BEIRUT (Reuters) - Lebanon needs a political solution to the country’s crisis in days to regain confidence and avert a future economic collapse, Central Bank Governor Riad Salameh told Reuters on Monday.
He said a CNN headline did not reflect what he said in an interview with the broadcaster. “I am not saying that we are going to have a collapse in a matter of days. I am saying we need to have a solution in a matter of days to regain confidence and avoid collapse in the future,” Salameh said.
The CNN headline on Monday read “Lebanon is ‘days’ away from economic collapse”.
Lebanon’s banks have been shut for nine working days amid an unprecedented wave of protests across the country against the government. Lenders have said they shut their doors due to safety concerns. Lebanon’s banking association said they will remain closed on Tuesday.

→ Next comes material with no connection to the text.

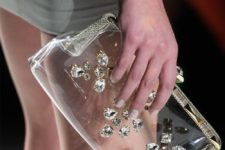 07 a stunning clear clutch decorated with rhinestones will spruce up your party look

Salameh told Reuters the banks would reopen “as soon as the situation calms down. We didn’t ask them to close”.
He said that the local currency peg to the dollar would be maintained and that when banks reopen, “there is no capital control and no haircut”.
The International Monetary Fund (IMF) said it was evaluating an emergency reform package Prime Minister Saad al-Hariri announced last week, but which has failed to defuse the popular anger or reassure foreign donors.
When asked if Lebanon would go to the IMF or other international institutions for help, Salameh said that was for the government to decide.
Hariri has said the central bank and commercial banks would contribute 5.1 trillion Lebanese pounds ($3.4 billion) to cut the budget deficit, including through a tax hike on bank profits.
Salameh said the $3.4 billion included the central bank reimbursing the government with interest paid to the central bank on Lebanese pound debt it holds, in addition to the tax on bank profits.
“The central bank controls today 53% of the debt in Lebanese pounds and therefore receives 53% of the debt service on this debt. This will reimbursed to the government,” he said.